# PROVIDED MATERIAL
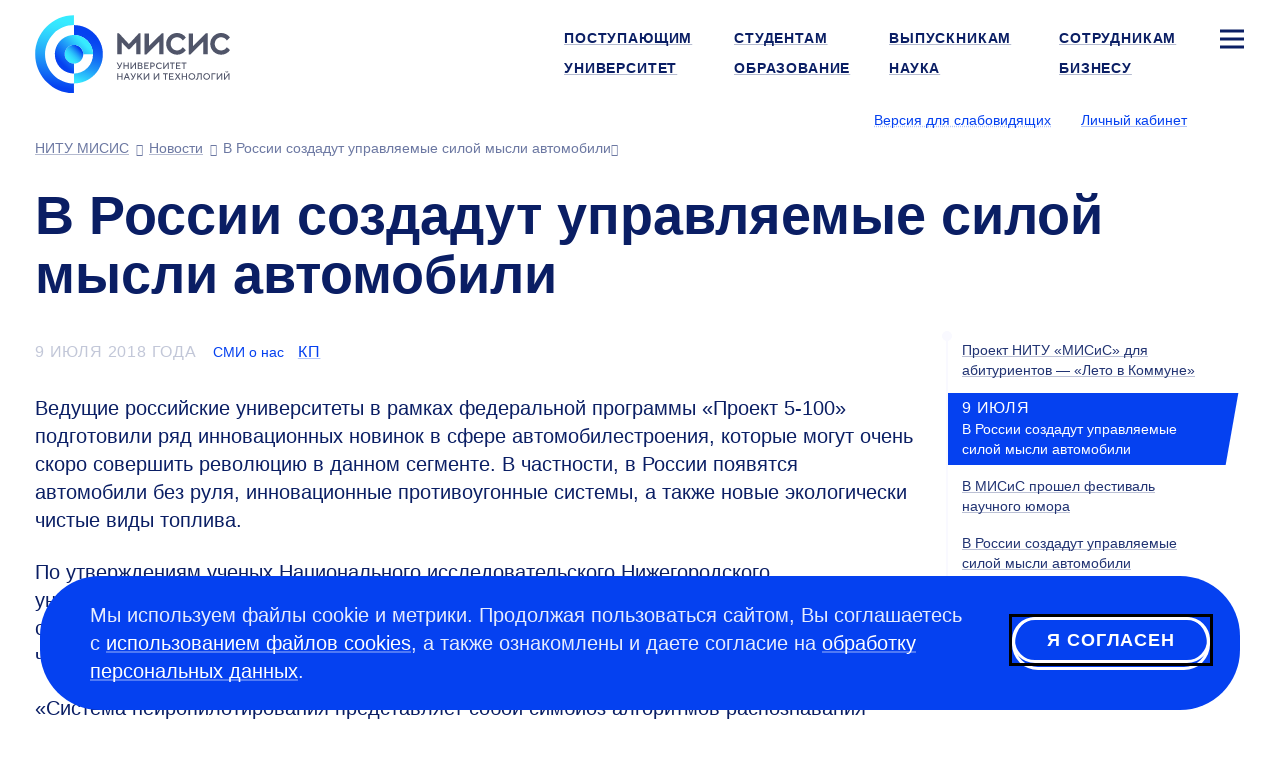

--- FILE ---
content_type: application/x-javascript
request_url: https://misis.ru/f/assets/12.misis.bundle.js
body_size: 265
content:
webpackJsonp([12],{264:function(e,t,n){"use strict";function u(e){return e&&e.__esModule?e:{default:e}}function a(e,t){if(!(e instanceof t))throw new TypeError("Cannot call a class as a function")}t.__esModule=!0;var l=n(15),s=u(l),i=n(221),o=u(i),r=n(220),c=u(r),f=function e(){a(this,e),s.default.eventsWidget(1),o.default.initiate(),new c.default({title:"ru"===document.querySelector("html").lang?"Новости":"News",link:"/news/"},"breadcrumbs_news")};t.default=f,e.exports=t.default}});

# WHAT IS REQUIRED
Only the text of the listing above is wanted, transcribed exactly, without its images.

# ANSWER TO THE EXERCISE
--- FILE ---
content_type: application/x-javascript
request_url: https://misis.ru/f/assets/12.misis.bundle.js
body_size: 265
content:
webpackJsonp([12],{264:function(e,t,n){"use strict";function u(e){return e&&e.__esModule?e:{default:e}}function a(e,t){if(!(e instanceof t))throw new TypeError("Cannot call a class as a function")}t.__esModule=!0;var l=n(15),s=u(l),i=n(221),o=u(i),r=n(220),c=u(r),f=function e(){a(this,e),s.default.eventsWidget(1),o.default.initiate(),new c.default({title:"ru"===document.querySelector("html").lang?"Новости":"News",link:"/news/"},"breadcrumbs_news")};t.default=f,e.exports=t.default}});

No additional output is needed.